Pengalaman penulis bersama Laksmana, Damayanti, dan Adinugroho menjadi pelajaran berharga bagi penulis. Penulis merasakan sendiri bagaimana sains itu dibangun. Sains dibangun berdasarkan kebenaran ilmiah di mana benturan antar konsep/teori yang satu dengan lainnya mungkin terjadi. Kasus Gelombang yang kami angkat sampai ke forum rektor mendapat tanggapan yang serius dari rektor dan segera ditindaklanjuti di tingkat Dekan FMIPA yang saat itu diketuai oleh Cyntia. Rektor pada saat itu adalah Kusmayanto Kadiman yang saat ini menjabat sebagai Menristek di republik ini. Email penulis di-reply oleh Kadiman ke Dekan FMIPA, Kadept. Fisika, Kadept. Astronomi, dan dosen-dosen yang penulis sebutkan di email tersebut. Kasus gelombang terakumulasi saat diadakannya UAS (Ujian Akhir Semester) dengan jenis ujian presentasi per kelompok dengan soal ujian berupa mencari soal yang ada hubungannya dengan gelombang dari buku dan membuat solusinya. Dalam mengerjakan soal ini, kami banyak berdiskusi dengan Bpk. Dhani Herdiwijaya. Soal yang kami kerjakan, saat prsentasi berlangsung, dianulir oleh dosen karena dianggap bukan soal gelombang. Syukur Alhamdulliah dalam kasus ini, tidak ada dari anggota kelompok kami yang tidak lulus walaupun untuk lulus tersebut perlu perjuangan ekstra dan memerlukan waktu yang tidak pendek.

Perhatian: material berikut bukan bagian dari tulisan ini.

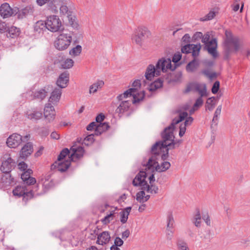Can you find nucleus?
<instances>
[{"instance_id": "473e14b6", "label": "nucleus", "mask_w": 250, "mask_h": 250, "mask_svg": "<svg viewBox=\"0 0 250 250\" xmlns=\"http://www.w3.org/2000/svg\"><path fill=\"white\" fill-rule=\"evenodd\" d=\"M182 77V72L181 71L170 73L167 75L169 82H178L180 81Z\"/></svg>"}, {"instance_id": "5fc2aeb1", "label": "nucleus", "mask_w": 250, "mask_h": 250, "mask_svg": "<svg viewBox=\"0 0 250 250\" xmlns=\"http://www.w3.org/2000/svg\"><path fill=\"white\" fill-rule=\"evenodd\" d=\"M220 88V82L218 81H215L211 88V92L213 94H216L219 91Z\"/></svg>"}, {"instance_id": "13d9d810", "label": "nucleus", "mask_w": 250, "mask_h": 250, "mask_svg": "<svg viewBox=\"0 0 250 250\" xmlns=\"http://www.w3.org/2000/svg\"><path fill=\"white\" fill-rule=\"evenodd\" d=\"M96 126H101L100 129L103 132L105 131L109 128V125L107 123H100L97 124Z\"/></svg>"}, {"instance_id": "de8ad7c7", "label": "nucleus", "mask_w": 250, "mask_h": 250, "mask_svg": "<svg viewBox=\"0 0 250 250\" xmlns=\"http://www.w3.org/2000/svg\"><path fill=\"white\" fill-rule=\"evenodd\" d=\"M215 15H216V12L215 11H214L213 10H211L205 16L201 18V21H208L211 20L212 19L214 18Z\"/></svg>"}, {"instance_id": "c03bdc74", "label": "nucleus", "mask_w": 250, "mask_h": 250, "mask_svg": "<svg viewBox=\"0 0 250 250\" xmlns=\"http://www.w3.org/2000/svg\"><path fill=\"white\" fill-rule=\"evenodd\" d=\"M74 61L71 59H67L61 63V67L64 69H69L74 64Z\"/></svg>"}, {"instance_id": "338daca9", "label": "nucleus", "mask_w": 250, "mask_h": 250, "mask_svg": "<svg viewBox=\"0 0 250 250\" xmlns=\"http://www.w3.org/2000/svg\"><path fill=\"white\" fill-rule=\"evenodd\" d=\"M201 39L202 42L206 44V46L208 45L209 44V42L210 41H209V36L208 34L205 35L204 36L203 35V37Z\"/></svg>"}, {"instance_id": "8fccbe9b", "label": "nucleus", "mask_w": 250, "mask_h": 250, "mask_svg": "<svg viewBox=\"0 0 250 250\" xmlns=\"http://www.w3.org/2000/svg\"><path fill=\"white\" fill-rule=\"evenodd\" d=\"M202 73L209 78L210 80L215 78L217 76L216 72L211 73L208 69H204L202 70Z\"/></svg>"}, {"instance_id": "f704fd0d", "label": "nucleus", "mask_w": 250, "mask_h": 250, "mask_svg": "<svg viewBox=\"0 0 250 250\" xmlns=\"http://www.w3.org/2000/svg\"><path fill=\"white\" fill-rule=\"evenodd\" d=\"M199 65L198 61L194 59L188 63L186 66V70L188 72H193L197 69Z\"/></svg>"}, {"instance_id": "f3484780", "label": "nucleus", "mask_w": 250, "mask_h": 250, "mask_svg": "<svg viewBox=\"0 0 250 250\" xmlns=\"http://www.w3.org/2000/svg\"><path fill=\"white\" fill-rule=\"evenodd\" d=\"M15 183L14 179L11 177L10 173H3L0 180V188L4 189Z\"/></svg>"}, {"instance_id": "a19ab883", "label": "nucleus", "mask_w": 250, "mask_h": 250, "mask_svg": "<svg viewBox=\"0 0 250 250\" xmlns=\"http://www.w3.org/2000/svg\"><path fill=\"white\" fill-rule=\"evenodd\" d=\"M201 215L200 213V211L199 208H197L196 209V213L194 216L193 218V223L194 225L197 227H199L201 226Z\"/></svg>"}, {"instance_id": "cd10ccee", "label": "nucleus", "mask_w": 250, "mask_h": 250, "mask_svg": "<svg viewBox=\"0 0 250 250\" xmlns=\"http://www.w3.org/2000/svg\"><path fill=\"white\" fill-rule=\"evenodd\" d=\"M74 7L73 4L70 2V0H67L66 3L62 2L60 6V13L63 15H68L71 13Z\"/></svg>"}, {"instance_id": "3c124183", "label": "nucleus", "mask_w": 250, "mask_h": 250, "mask_svg": "<svg viewBox=\"0 0 250 250\" xmlns=\"http://www.w3.org/2000/svg\"><path fill=\"white\" fill-rule=\"evenodd\" d=\"M202 97L200 96V97H199L196 99L195 103H194L193 106V108L194 110H197L198 108L200 106H202V104H203V100Z\"/></svg>"}, {"instance_id": "49530a36", "label": "nucleus", "mask_w": 250, "mask_h": 250, "mask_svg": "<svg viewBox=\"0 0 250 250\" xmlns=\"http://www.w3.org/2000/svg\"><path fill=\"white\" fill-rule=\"evenodd\" d=\"M177 245L178 250H189L187 244L182 240H178Z\"/></svg>"}, {"instance_id": "f257e3e1", "label": "nucleus", "mask_w": 250, "mask_h": 250, "mask_svg": "<svg viewBox=\"0 0 250 250\" xmlns=\"http://www.w3.org/2000/svg\"><path fill=\"white\" fill-rule=\"evenodd\" d=\"M175 69V66H172L170 58H162L158 61L155 66L151 64L148 65L145 76L146 80L151 81L154 77L160 76L161 72H165L167 69L174 71Z\"/></svg>"}, {"instance_id": "72a5a7b5", "label": "nucleus", "mask_w": 250, "mask_h": 250, "mask_svg": "<svg viewBox=\"0 0 250 250\" xmlns=\"http://www.w3.org/2000/svg\"><path fill=\"white\" fill-rule=\"evenodd\" d=\"M20 33V29L17 28L15 26L7 27V30L6 31V36L8 38H15L19 36Z\"/></svg>"}, {"instance_id": "a18cd8bd", "label": "nucleus", "mask_w": 250, "mask_h": 250, "mask_svg": "<svg viewBox=\"0 0 250 250\" xmlns=\"http://www.w3.org/2000/svg\"><path fill=\"white\" fill-rule=\"evenodd\" d=\"M182 58V54L180 52H178L175 53L172 57V61L175 63V66L174 67H177V66H179V64L178 63V62Z\"/></svg>"}, {"instance_id": "1a4fd4ad", "label": "nucleus", "mask_w": 250, "mask_h": 250, "mask_svg": "<svg viewBox=\"0 0 250 250\" xmlns=\"http://www.w3.org/2000/svg\"><path fill=\"white\" fill-rule=\"evenodd\" d=\"M47 29L52 32H56L61 30L62 22L57 16H50L45 21Z\"/></svg>"}, {"instance_id": "79ce46f5", "label": "nucleus", "mask_w": 250, "mask_h": 250, "mask_svg": "<svg viewBox=\"0 0 250 250\" xmlns=\"http://www.w3.org/2000/svg\"><path fill=\"white\" fill-rule=\"evenodd\" d=\"M115 214V210H112L109 214H107L104 218L101 220V222L103 224L106 225L113 219V217Z\"/></svg>"}, {"instance_id": "69168bd1", "label": "nucleus", "mask_w": 250, "mask_h": 250, "mask_svg": "<svg viewBox=\"0 0 250 250\" xmlns=\"http://www.w3.org/2000/svg\"><path fill=\"white\" fill-rule=\"evenodd\" d=\"M104 115L103 113H101L96 116V121L97 123H102L101 122L104 119Z\"/></svg>"}, {"instance_id": "a878e982", "label": "nucleus", "mask_w": 250, "mask_h": 250, "mask_svg": "<svg viewBox=\"0 0 250 250\" xmlns=\"http://www.w3.org/2000/svg\"><path fill=\"white\" fill-rule=\"evenodd\" d=\"M110 239V232L107 231H104L98 235L96 243L101 245H105L109 243Z\"/></svg>"}, {"instance_id": "20e7f679", "label": "nucleus", "mask_w": 250, "mask_h": 250, "mask_svg": "<svg viewBox=\"0 0 250 250\" xmlns=\"http://www.w3.org/2000/svg\"><path fill=\"white\" fill-rule=\"evenodd\" d=\"M39 189V186L36 185L32 189L28 188L25 186H17L13 190L14 196L19 197H22L23 201L25 203L31 199Z\"/></svg>"}, {"instance_id": "864d4df0", "label": "nucleus", "mask_w": 250, "mask_h": 250, "mask_svg": "<svg viewBox=\"0 0 250 250\" xmlns=\"http://www.w3.org/2000/svg\"><path fill=\"white\" fill-rule=\"evenodd\" d=\"M148 190H146L147 192H149L150 193H154L157 194L158 192L159 188L158 186L151 184L150 185H148Z\"/></svg>"}, {"instance_id": "423d86ee", "label": "nucleus", "mask_w": 250, "mask_h": 250, "mask_svg": "<svg viewBox=\"0 0 250 250\" xmlns=\"http://www.w3.org/2000/svg\"><path fill=\"white\" fill-rule=\"evenodd\" d=\"M71 41L72 35L70 33H62L57 38L54 46L58 50H64L70 45Z\"/></svg>"}, {"instance_id": "c85d7f7f", "label": "nucleus", "mask_w": 250, "mask_h": 250, "mask_svg": "<svg viewBox=\"0 0 250 250\" xmlns=\"http://www.w3.org/2000/svg\"><path fill=\"white\" fill-rule=\"evenodd\" d=\"M208 52L211 54L213 58H216L218 54L216 50L217 41L215 39H213L209 42V44L206 45Z\"/></svg>"}, {"instance_id": "7c9ffc66", "label": "nucleus", "mask_w": 250, "mask_h": 250, "mask_svg": "<svg viewBox=\"0 0 250 250\" xmlns=\"http://www.w3.org/2000/svg\"><path fill=\"white\" fill-rule=\"evenodd\" d=\"M34 30L36 34H43L47 30L45 22L42 21H38L34 25Z\"/></svg>"}, {"instance_id": "2f4dec72", "label": "nucleus", "mask_w": 250, "mask_h": 250, "mask_svg": "<svg viewBox=\"0 0 250 250\" xmlns=\"http://www.w3.org/2000/svg\"><path fill=\"white\" fill-rule=\"evenodd\" d=\"M163 85V81L161 78H159L153 82L151 83L148 87L149 91L153 92L158 88L162 87Z\"/></svg>"}, {"instance_id": "5701e85b", "label": "nucleus", "mask_w": 250, "mask_h": 250, "mask_svg": "<svg viewBox=\"0 0 250 250\" xmlns=\"http://www.w3.org/2000/svg\"><path fill=\"white\" fill-rule=\"evenodd\" d=\"M16 166V164L13 159L9 157L5 161L2 162L0 167V170L2 173H10L11 171Z\"/></svg>"}, {"instance_id": "2eb2a0df", "label": "nucleus", "mask_w": 250, "mask_h": 250, "mask_svg": "<svg viewBox=\"0 0 250 250\" xmlns=\"http://www.w3.org/2000/svg\"><path fill=\"white\" fill-rule=\"evenodd\" d=\"M14 11L18 19H22L28 15H32L34 11V7L32 5H29L20 10L19 8L16 7Z\"/></svg>"}, {"instance_id": "f03ea898", "label": "nucleus", "mask_w": 250, "mask_h": 250, "mask_svg": "<svg viewBox=\"0 0 250 250\" xmlns=\"http://www.w3.org/2000/svg\"><path fill=\"white\" fill-rule=\"evenodd\" d=\"M225 38L224 40V58L229 60L231 53L237 52L240 47L239 39L234 37L230 31H225Z\"/></svg>"}, {"instance_id": "412c9836", "label": "nucleus", "mask_w": 250, "mask_h": 250, "mask_svg": "<svg viewBox=\"0 0 250 250\" xmlns=\"http://www.w3.org/2000/svg\"><path fill=\"white\" fill-rule=\"evenodd\" d=\"M70 150L72 151V154L69 158L70 159L71 161H75L83 157L84 150L83 146L75 147L72 146L70 148Z\"/></svg>"}, {"instance_id": "ddd939ff", "label": "nucleus", "mask_w": 250, "mask_h": 250, "mask_svg": "<svg viewBox=\"0 0 250 250\" xmlns=\"http://www.w3.org/2000/svg\"><path fill=\"white\" fill-rule=\"evenodd\" d=\"M201 48L200 43L197 44L188 43L183 45L181 48V52L184 54L192 53L194 58L197 57Z\"/></svg>"}, {"instance_id": "4d7b16f0", "label": "nucleus", "mask_w": 250, "mask_h": 250, "mask_svg": "<svg viewBox=\"0 0 250 250\" xmlns=\"http://www.w3.org/2000/svg\"><path fill=\"white\" fill-rule=\"evenodd\" d=\"M213 234L209 229H207L205 230V234L204 238L209 241L212 239Z\"/></svg>"}, {"instance_id": "a211bd4d", "label": "nucleus", "mask_w": 250, "mask_h": 250, "mask_svg": "<svg viewBox=\"0 0 250 250\" xmlns=\"http://www.w3.org/2000/svg\"><path fill=\"white\" fill-rule=\"evenodd\" d=\"M43 113L44 118L48 123H51L55 119L56 115L55 108L50 103L45 105Z\"/></svg>"}, {"instance_id": "37998d69", "label": "nucleus", "mask_w": 250, "mask_h": 250, "mask_svg": "<svg viewBox=\"0 0 250 250\" xmlns=\"http://www.w3.org/2000/svg\"><path fill=\"white\" fill-rule=\"evenodd\" d=\"M82 47L80 45H77L69 51V54L73 57L79 55L82 52Z\"/></svg>"}, {"instance_id": "39448f33", "label": "nucleus", "mask_w": 250, "mask_h": 250, "mask_svg": "<svg viewBox=\"0 0 250 250\" xmlns=\"http://www.w3.org/2000/svg\"><path fill=\"white\" fill-rule=\"evenodd\" d=\"M156 159L157 158H154L153 157H150L146 164H144L146 167V169L150 170L152 172L154 171L161 172L169 168L171 165L169 162L164 161L159 165Z\"/></svg>"}, {"instance_id": "6ab92c4d", "label": "nucleus", "mask_w": 250, "mask_h": 250, "mask_svg": "<svg viewBox=\"0 0 250 250\" xmlns=\"http://www.w3.org/2000/svg\"><path fill=\"white\" fill-rule=\"evenodd\" d=\"M15 7L12 9L9 3H4L2 4L0 7V15L3 18H7L12 15H15Z\"/></svg>"}, {"instance_id": "e2e57ef3", "label": "nucleus", "mask_w": 250, "mask_h": 250, "mask_svg": "<svg viewBox=\"0 0 250 250\" xmlns=\"http://www.w3.org/2000/svg\"><path fill=\"white\" fill-rule=\"evenodd\" d=\"M186 126H187V125H185L184 124L180 125L179 133V135L180 137H182L185 134L186 131Z\"/></svg>"}, {"instance_id": "bb28decb", "label": "nucleus", "mask_w": 250, "mask_h": 250, "mask_svg": "<svg viewBox=\"0 0 250 250\" xmlns=\"http://www.w3.org/2000/svg\"><path fill=\"white\" fill-rule=\"evenodd\" d=\"M33 151V146L31 143H26L21 148L20 151V157L22 159H26Z\"/></svg>"}, {"instance_id": "bf43d9fd", "label": "nucleus", "mask_w": 250, "mask_h": 250, "mask_svg": "<svg viewBox=\"0 0 250 250\" xmlns=\"http://www.w3.org/2000/svg\"><path fill=\"white\" fill-rule=\"evenodd\" d=\"M124 244L123 240L119 237H116L114 240V244L113 245L114 246L116 247H121Z\"/></svg>"}, {"instance_id": "4be33fe9", "label": "nucleus", "mask_w": 250, "mask_h": 250, "mask_svg": "<svg viewBox=\"0 0 250 250\" xmlns=\"http://www.w3.org/2000/svg\"><path fill=\"white\" fill-rule=\"evenodd\" d=\"M70 159L68 160H66L63 162L56 161L51 166L52 170L56 169L58 171L60 172H64L68 168L70 165Z\"/></svg>"}, {"instance_id": "6e6d98bb", "label": "nucleus", "mask_w": 250, "mask_h": 250, "mask_svg": "<svg viewBox=\"0 0 250 250\" xmlns=\"http://www.w3.org/2000/svg\"><path fill=\"white\" fill-rule=\"evenodd\" d=\"M7 27V25L4 21H0V33L2 34L6 32Z\"/></svg>"}, {"instance_id": "6e6552de", "label": "nucleus", "mask_w": 250, "mask_h": 250, "mask_svg": "<svg viewBox=\"0 0 250 250\" xmlns=\"http://www.w3.org/2000/svg\"><path fill=\"white\" fill-rule=\"evenodd\" d=\"M188 115V113L186 112H183L180 113L179 116L174 118L172 120L171 124L167 127H166L162 133L166 135H169V139L171 140H174V136L173 135V131L175 128V125L184 120Z\"/></svg>"}, {"instance_id": "7ed1b4c3", "label": "nucleus", "mask_w": 250, "mask_h": 250, "mask_svg": "<svg viewBox=\"0 0 250 250\" xmlns=\"http://www.w3.org/2000/svg\"><path fill=\"white\" fill-rule=\"evenodd\" d=\"M161 137L163 140L156 142L151 148V153L153 155L152 157L154 158H156V157L159 155L160 152L162 151V149L167 147H169L170 148H174L176 145L178 146L179 144L181 142L180 141L176 142L174 140H171L169 139V135H166L162 132Z\"/></svg>"}, {"instance_id": "ea45409f", "label": "nucleus", "mask_w": 250, "mask_h": 250, "mask_svg": "<svg viewBox=\"0 0 250 250\" xmlns=\"http://www.w3.org/2000/svg\"><path fill=\"white\" fill-rule=\"evenodd\" d=\"M67 17L70 25L74 28H77L78 27V24L77 22L76 17L73 14V12L72 11L71 13L67 15Z\"/></svg>"}, {"instance_id": "0eeeda50", "label": "nucleus", "mask_w": 250, "mask_h": 250, "mask_svg": "<svg viewBox=\"0 0 250 250\" xmlns=\"http://www.w3.org/2000/svg\"><path fill=\"white\" fill-rule=\"evenodd\" d=\"M131 96L133 98V100L131 101L132 103H139L144 98L145 96V91H143L141 93L138 94V95H137L136 88H131L124 92V93L119 95L116 98L118 102H120L121 101H125V99Z\"/></svg>"}, {"instance_id": "0e129e2a", "label": "nucleus", "mask_w": 250, "mask_h": 250, "mask_svg": "<svg viewBox=\"0 0 250 250\" xmlns=\"http://www.w3.org/2000/svg\"><path fill=\"white\" fill-rule=\"evenodd\" d=\"M27 186H30L34 185L36 183V180L35 178L29 176V178H28V180H26L25 182H24Z\"/></svg>"}, {"instance_id": "09e8293b", "label": "nucleus", "mask_w": 250, "mask_h": 250, "mask_svg": "<svg viewBox=\"0 0 250 250\" xmlns=\"http://www.w3.org/2000/svg\"><path fill=\"white\" fill-rule=\"evenodd\" d=\"M70 152V150L67 148H63L60 152L59 155L58 157L57 160L61 161L63 160L67 155Z\"/></svg>"}, {"instance_id": "f8f14e48", "label": "nucleus", "mask_w": 250, "mask_h": 250, "mask_svg": "<svg viewBox=\"0 0 250 250\" xmlns=\"http://www.w3.org/2000/svg\"><path fill=\"white\" fill-rule=\"evenodd\" d=\"M39 184L42 185V190L41 192H38L37 191L36 192L35 195H42L52 189L55 186L54 182L52 179H50V175H47L44 178H42L41 181L37 185L39 186Z\"/></svg>"}, {"instance_id": "c9c22d12", "label": "nucleus", "mask_w": 250, "mask_h": 250, "mask_svg": "<svg viewBox=\"0 0 250 250\" xmlns=\"http://www.w3.org/2000/svg\"><path fill=\"white\" fill-rule=\"evenodd\" d=\"M174 227V220L171 212H169L167 218V231L171 232V229Z\"/></svg>"}, {"instance_id": "603ef678", "label": "nucleus", "mask_w": 250, "mask_h": 250, "mask_svg": "<svg viewBox=\"0 0 250 250\" xmlns=\"http://www.w3.org/2000/svg\"><path fill=\"white\" fill-rule=\"evenodd\" d=\"M144 190H142L136 194V200L140 203H144V196L145 195Z\"/></svg>"}, {"instance_id": "58836bf2", "label": "nucleus", "mask_w": 250, "mask_h": 250, "mask_svg": "<svg viewBox=\"0 0 250 250\" xmlns=\"http://www.w3.org/2000/svg\"><path fill=\"white\" fill-rule=\"evenodd\" d=\"M216 99L215 97H211L207 99L206 103V110L212 111L215 106L216 103L215 100Z\"/></svg>"}, {"instance_id": "b1692460", "label": "nucleus", "mask_w": 250, "mask_h": 250, "mask_svg": "<svg viewBox=\"0 0 250 250\" xmlns=\"http://www.w3.org/2000/svg\"><path fill=\"white\" fill-rule=\"evenodd\" d=\"M69 80V74L67 71L62 73L59 76L57 82V85L60 88H65Z\"/></svg>"}, {"instance_id": "9d476101", "label": "nucleus", "mask_w": 250, "mask_h": 250, "mask_svg": "<svg viewBox=\"0 0 250 250\" xmlns=\"http://www.w3.org/2000/svg\"><path fill=\"white\" fill-rule=\"evenodd\" d=\"M150 36V32L146 27H140L136 30L135 35L132 39L136 44L141 45L142 41Z\"/></svg>"}, {"instance_id": "052dcab7", "label": "nucleus", "mask_w": 250, "mask_h": 250, "mask_svg": "<svg viewBox=\"0 0 250 250\" xmlns=\"http://www.w3.org/2000/svg\"><path fill=\"white\" fill-rule=\"evenodd\" d=\"M120 215H121V222L123 224H125L127 222V220L128 219V215L127 214H125L124 212L121 211L120 212Z\"/></svg>"}, {"instance_id": "c756f323", "label": "nucleus", "mask_w": 250, "mask_h": 250, "mask_svg": "<svg viewBox=\"0 0 250 250\" xmlns=\"http://www.w3.org/2000/svg\"><path fill=\"white\" fill-rule=\"evenodd\" d=\"M61 95L62 89L61 88H55L51 94L49 102L53 104H56L60 100Z\"/></svg>"}, {"instance_id": "680f3d73", "label": "nucleus", "mask_w": 250, "mask_h": 250, "mask_svg": "<svg viewBox=\"0 0 250 250\" xmlns=\"http://www.w3.org/2000/svg\"><path fill=\"white\" fill-rule=\"evenodd\" d=\"M202 218L204 220L208 226L210 225V220L208 213L206 214L202 213Z\"/></svg>"}, {"instance_id": "4468645a", "label": "nucleus", "mask_w": 250, "mask_h": 250, "mask_svg": "<svg viewBox=\"0 0 250 250\" xmlns=\"http://www.w3.org/2000/svg\"><path fill=\"white\" fill-rule=\"evenodd\" d=\"M191 91L199 92L201 97L206 95L207 88L205 84H204L203 88H201V85L196 83H188L186 88L184 91V93H188Z\"/></svg>"}, {"instance_id": "e433bc0d", "label": "nucleus", "mask_w": 250, "mask_h": 250, "mask_svg": "<svg viewBox=\"0 0 250 250\" xmlns=\"http://www.w3.org/2000/svg\"><path fill=\"white\" fill-rule=\"evenodd\" d=\"M26 115L28 119L32 121H37L42 117V114L40 111H34L32 112H27Z\"/></svg>"}, {"instance_id": "9b49d317", "label": "nucleus", "mask_w": 250, "mask_h": 250, "mask_svg": "<svg viewBox=\"0 0 250 250\" xmlns=\"http://www.w3.org/2000/svg\"><path fill=\"white\" fill-rule=\"evenodd\" d=\"M146 173L140 171L135 176L132 181V184L135 187L141 186L142 190H148V184L146 181Z\"/></svg>"}, {"instance_id": "774afa93", "label": "nucleus", "mask_w": 250, "mask_h": 250, "mask_svg": "<svg viewBox=\"0 0 250 250\" xmlns=\"http://www.w3.org/2000/svg\"><path fill=\"white\" fill-rule=\"evenodd\" d=\"M27 165L24 162H21L18 165L19 168L23 172L27 168Z\"/></svg>"}, {"instance_id": "aec40b11", "label": "nucleus", "mask_w": 250, "mask_h": 250, "mask_svg": "<svg viewBox=\"0 0 250 250\" xmlns=\"http://www.w3.org/2000/svg\"><path fill=\"white\" fill-rule=\"evenodd\" d=\"M132 102L129 100L121 101L119 102V105L115 110L116 113L121 117L124 113L127 111L131 105Z\"/></svg>"}, {"instance_id": "393cba45", "label": "nucleus", "mask_w": 250, "mask_h": 250, "mask_svg": "<svg viewBox=\"0 0 250 250\" xmlns=\"http://www.w3.org/2000/svg\"><path fill=\"white\" fill-rule=\"evenodd\" d=\"M50 86L49 85L44 86L40 89L37 90L35 92H32L33 99L40 100H43L48 94L50 92Z\"/></svg>"}, {"instance_id": "4c0bfd02", "label": "nucleus", "mask_w": 250, "mask_h": 250, "mask_svg": "<svg viewBox=\"0 0 250 250\" xmlns=\"http://www.w3.org/2000/svg\"><path fill=\"white\" fill-rule=\"evenodd\" d=\"M104 85V81L102 80H98L96 83L92 84L89 88V93H94L97 91V90L101 88Z\"/></svg>"}, {"instance_id": "dca6fc26", "label": "nucleus", "mask_w": 250, "mask_h": 250, "mask_svg": "<svg viewBox=\"0 0 250 250\" xmlns=\"http://www.w3.org/2000/svg\"><path fill=\"white\" fill-rule=\"evenodd\" d=\"M23 141V139L20 134L13 133L7 138L6 144L9 147L16 148Z\"/></svg>"}]
</instances>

Pelajaran yang penulis dapatkan adalah penulis seperti merasakan apa yang terjadi pada zaman dahulu yaitu pertentangan antara Heliosentris versus Geosentris. Selain itu, sebagai mahasiswa kita harus kritis dan jika merasa ada yang kurang sreg, coba komunikasikan dahulu dan jangan segan-segan untuk memperjuangkan itu walaupun kondisi kita ditekan. Jangan hanya berdiam diri saja! (Kawan-kawan 2004 pasti paham akan hal ini karena kita, swasta, telah mencoba mengenalkan nilai-nilai ini dalam acara yang menguras emosi (^_^)v ).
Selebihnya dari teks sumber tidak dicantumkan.